第3章 予感
ダダダダダダダダ
────言ってるそばから来た。
バンッッ
保健室の古いドアが勢いよく開いた。
「さやかちゅわぁぁあん!!!!」
半べそをかいた男子生徒が、私の名前を呼んでくる。
「俺、怪我しちゃったよぉおおん!!痛いよぉお!!!!ちゅってして?!?!?!ね?!!ちゅってしたら俺またがんばれるからぁあ!!!!!!」
我妻善逸───彼は1年生。黄色い髪をしているのは全校で彼だけだから、認識するのは割と早かったと思う。
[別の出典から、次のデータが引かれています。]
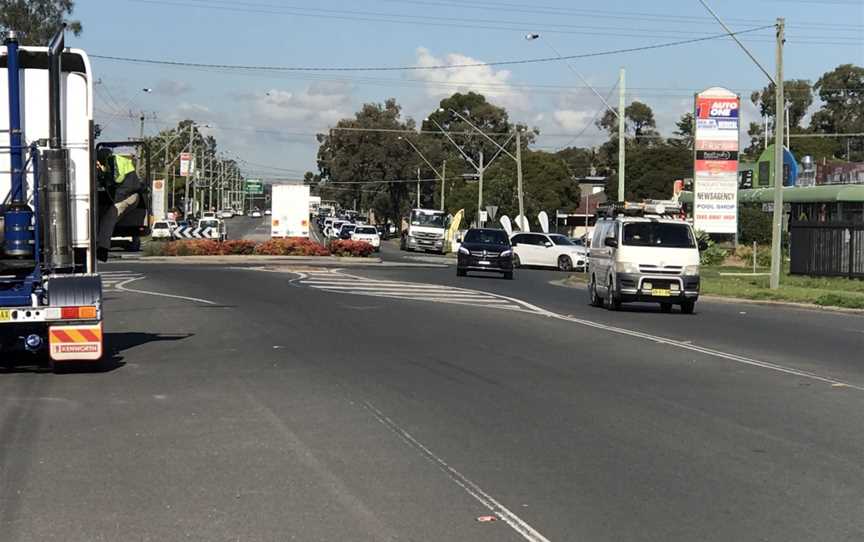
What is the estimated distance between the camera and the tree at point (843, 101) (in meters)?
111

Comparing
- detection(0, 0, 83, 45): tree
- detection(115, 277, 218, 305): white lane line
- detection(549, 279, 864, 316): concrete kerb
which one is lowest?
detection(549, 279, 864, 316): concrete kerb

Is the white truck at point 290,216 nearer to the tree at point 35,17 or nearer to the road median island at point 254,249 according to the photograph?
the road median island at point 254,249

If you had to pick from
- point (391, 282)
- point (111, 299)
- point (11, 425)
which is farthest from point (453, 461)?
point (391, 282)

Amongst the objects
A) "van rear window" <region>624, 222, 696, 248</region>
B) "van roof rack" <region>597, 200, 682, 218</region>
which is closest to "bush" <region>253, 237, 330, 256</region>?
"van roof rack" <region>597, 200, 682, 218</region>

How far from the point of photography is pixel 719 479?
812 centimetres

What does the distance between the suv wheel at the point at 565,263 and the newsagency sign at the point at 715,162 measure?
5959 millimetres

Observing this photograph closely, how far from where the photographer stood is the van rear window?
2502 cm

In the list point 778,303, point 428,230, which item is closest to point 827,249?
point 778,303

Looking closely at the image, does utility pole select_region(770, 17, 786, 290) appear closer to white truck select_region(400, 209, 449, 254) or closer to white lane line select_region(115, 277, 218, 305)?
white lane line select_region(115, 277, 218, 305)

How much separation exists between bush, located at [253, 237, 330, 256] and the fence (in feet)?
75.7

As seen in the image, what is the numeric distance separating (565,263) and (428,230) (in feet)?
70.9

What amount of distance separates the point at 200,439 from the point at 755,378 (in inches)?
285

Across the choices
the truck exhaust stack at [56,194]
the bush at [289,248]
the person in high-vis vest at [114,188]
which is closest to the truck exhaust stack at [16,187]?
the truck exhaust stack at [56,194]

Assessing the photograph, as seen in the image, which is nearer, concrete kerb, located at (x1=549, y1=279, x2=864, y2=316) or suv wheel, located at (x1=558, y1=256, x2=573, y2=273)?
concrete kerb, located at (x1=549, y1=279, x2=864, y2=316)
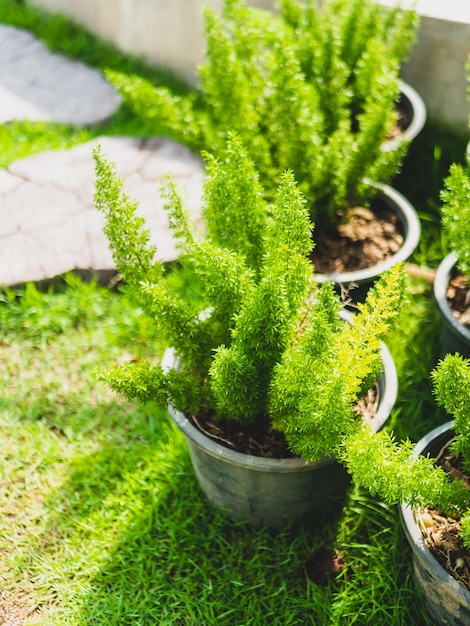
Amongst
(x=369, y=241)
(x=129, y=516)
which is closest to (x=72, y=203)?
(x=369, y=241)

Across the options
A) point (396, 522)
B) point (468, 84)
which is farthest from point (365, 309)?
point (468, 84)

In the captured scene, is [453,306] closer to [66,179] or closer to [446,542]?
[446,542]

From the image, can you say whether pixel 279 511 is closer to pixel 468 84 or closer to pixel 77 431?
pixel 77 431

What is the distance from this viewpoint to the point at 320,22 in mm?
3020

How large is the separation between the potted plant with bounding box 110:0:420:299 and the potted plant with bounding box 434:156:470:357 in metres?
0.23

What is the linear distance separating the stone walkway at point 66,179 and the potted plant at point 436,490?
1.57 metres

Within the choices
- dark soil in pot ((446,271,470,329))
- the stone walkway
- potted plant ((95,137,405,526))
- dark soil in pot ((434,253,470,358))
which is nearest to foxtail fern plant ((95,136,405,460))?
potted plant ((95,137,405,526))

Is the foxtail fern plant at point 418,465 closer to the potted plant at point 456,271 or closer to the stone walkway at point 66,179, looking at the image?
the potted plant at point 456,271

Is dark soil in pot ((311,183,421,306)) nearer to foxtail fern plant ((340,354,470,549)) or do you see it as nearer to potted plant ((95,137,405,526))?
potted plant ((95,137,405,526))

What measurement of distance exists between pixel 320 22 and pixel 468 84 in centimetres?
93

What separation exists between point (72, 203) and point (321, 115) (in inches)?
55.5

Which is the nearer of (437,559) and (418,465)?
(418,465)

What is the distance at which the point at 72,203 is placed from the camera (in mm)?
3451

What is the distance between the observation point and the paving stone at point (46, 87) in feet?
13.7
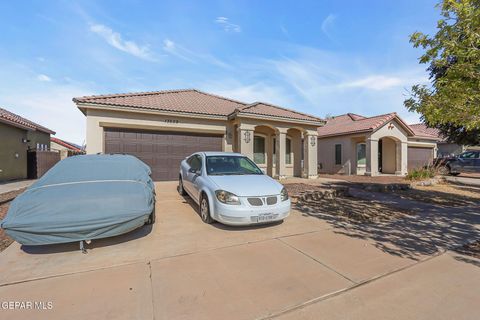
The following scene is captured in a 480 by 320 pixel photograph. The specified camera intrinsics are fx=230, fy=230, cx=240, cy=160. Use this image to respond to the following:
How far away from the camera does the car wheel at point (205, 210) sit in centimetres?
502

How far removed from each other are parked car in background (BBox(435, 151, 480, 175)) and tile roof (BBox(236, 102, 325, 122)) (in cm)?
1116

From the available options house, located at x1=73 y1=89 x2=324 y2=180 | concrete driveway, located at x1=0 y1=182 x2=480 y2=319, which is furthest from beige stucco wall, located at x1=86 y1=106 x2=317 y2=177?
concrete driveway, located at x1=0 y1=182 x2=480 y2=319

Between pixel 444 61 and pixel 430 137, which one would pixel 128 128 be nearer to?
pixel 444 61

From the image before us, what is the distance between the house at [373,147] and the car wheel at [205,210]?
1355cm

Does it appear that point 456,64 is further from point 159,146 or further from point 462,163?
point 462,163

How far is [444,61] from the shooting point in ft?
16.4

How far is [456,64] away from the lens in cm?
468

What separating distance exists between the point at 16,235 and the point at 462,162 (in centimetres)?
2337

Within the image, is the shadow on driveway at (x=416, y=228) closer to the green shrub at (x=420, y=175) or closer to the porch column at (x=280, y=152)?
the porch column at (x=280, y=152)

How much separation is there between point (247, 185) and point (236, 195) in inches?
17.5

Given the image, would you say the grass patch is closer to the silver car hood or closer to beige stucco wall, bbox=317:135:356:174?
beige stucco wall, bbox=317:135:356:174

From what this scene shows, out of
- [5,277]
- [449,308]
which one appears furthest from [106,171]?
[449,308]

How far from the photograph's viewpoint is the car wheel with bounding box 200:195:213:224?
5017 millimetres

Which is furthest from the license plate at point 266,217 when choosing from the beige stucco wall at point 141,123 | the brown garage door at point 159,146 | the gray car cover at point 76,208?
the beige stucco wall at point 141,123
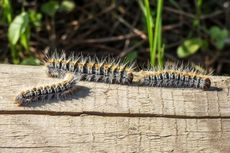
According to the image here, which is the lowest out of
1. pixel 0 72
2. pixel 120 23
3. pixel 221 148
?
pixel 221 148

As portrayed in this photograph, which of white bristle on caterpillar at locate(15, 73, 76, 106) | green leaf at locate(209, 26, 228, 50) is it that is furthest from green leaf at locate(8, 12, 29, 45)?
green leaf at locate(209, 26, 228, 50)

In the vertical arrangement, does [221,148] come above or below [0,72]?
below

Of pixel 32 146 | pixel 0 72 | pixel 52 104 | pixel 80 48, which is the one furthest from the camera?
pixel 80 48

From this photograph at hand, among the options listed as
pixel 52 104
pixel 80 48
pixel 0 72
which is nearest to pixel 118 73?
pixel 52 104

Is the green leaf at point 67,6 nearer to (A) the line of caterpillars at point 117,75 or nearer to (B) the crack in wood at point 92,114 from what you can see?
(A) the line of caterpillars at point 117,75

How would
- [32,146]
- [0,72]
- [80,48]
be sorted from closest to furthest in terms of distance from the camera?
1. [32,146]
2. [0,72]
3. [80,48]

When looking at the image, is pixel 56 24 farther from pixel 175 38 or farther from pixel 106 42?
pixel 175 38
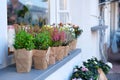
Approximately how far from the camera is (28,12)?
3.37 metres

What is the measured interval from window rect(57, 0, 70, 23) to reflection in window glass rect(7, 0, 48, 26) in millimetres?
398

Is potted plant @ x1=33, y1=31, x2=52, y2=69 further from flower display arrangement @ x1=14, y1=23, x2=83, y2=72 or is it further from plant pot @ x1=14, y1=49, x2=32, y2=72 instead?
plant pot @ x1=14, y1=49, x2=32, y2=72

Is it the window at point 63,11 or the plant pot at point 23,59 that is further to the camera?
the window at point 63,11

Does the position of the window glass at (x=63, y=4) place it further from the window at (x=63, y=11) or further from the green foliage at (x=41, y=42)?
the green foliage at (x=41, y=42)

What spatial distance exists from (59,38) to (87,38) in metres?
2.69

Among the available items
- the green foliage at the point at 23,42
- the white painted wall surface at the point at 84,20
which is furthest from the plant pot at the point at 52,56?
the white painted wall surface at the point at 84,20

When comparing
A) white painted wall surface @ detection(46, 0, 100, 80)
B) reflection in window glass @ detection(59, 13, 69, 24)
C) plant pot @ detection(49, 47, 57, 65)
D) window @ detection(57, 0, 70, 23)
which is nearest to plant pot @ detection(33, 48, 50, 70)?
plant pot @ detection(49, 47, 57, 65)

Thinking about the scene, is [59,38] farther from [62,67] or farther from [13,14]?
[13,14]

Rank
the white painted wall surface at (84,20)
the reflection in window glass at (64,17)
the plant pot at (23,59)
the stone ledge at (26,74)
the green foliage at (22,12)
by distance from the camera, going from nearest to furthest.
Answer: the stone ledge at (26,74)
the plant pot at (23,59)
the green foliage at (22,12)
the reflection in window glass at (64,17)
the white painted wall surface at (84,20)

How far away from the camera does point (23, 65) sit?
2225 millimetres

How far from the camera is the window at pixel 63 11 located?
4.48 metres

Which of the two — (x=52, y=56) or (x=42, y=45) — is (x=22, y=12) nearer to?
(x=52, y=56)

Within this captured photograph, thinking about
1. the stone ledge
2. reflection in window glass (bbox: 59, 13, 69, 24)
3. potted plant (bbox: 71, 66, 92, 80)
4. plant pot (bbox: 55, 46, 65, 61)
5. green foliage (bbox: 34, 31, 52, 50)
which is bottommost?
potted plant (bbox: 71, 66, 92, 80)

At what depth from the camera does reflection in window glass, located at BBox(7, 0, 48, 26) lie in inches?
114
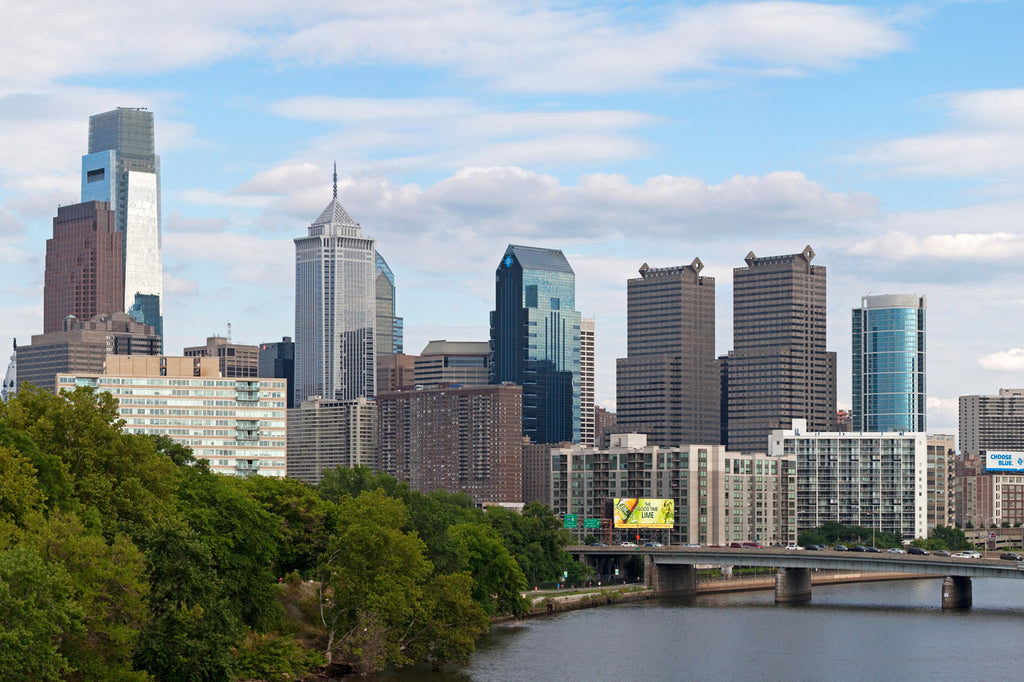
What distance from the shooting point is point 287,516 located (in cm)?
13262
特に接点がなかったのだが、以前保健室に来た時、突然私の手を取り、「さやかちゃんっ?!!会いたかったよぉぉおおお!!!俺、我妻善逸だよぉお!!俺と付き合って!!!お願いだよぉおおお!!!!」なんて叫び出したのだ。
それ以来、会うたびに同じテンションで話しかけられてさやかは辟易していた。
「善逸っ!やめないか、みっともないだろう?ほら、他の皆さんもびっくりしてるし。」
騒ぎ立てていたので気が付かなかったが、善逸くんの手はひとりの男子生徒の襟元を掴んでいた。
どうやら引きずってきたらしい。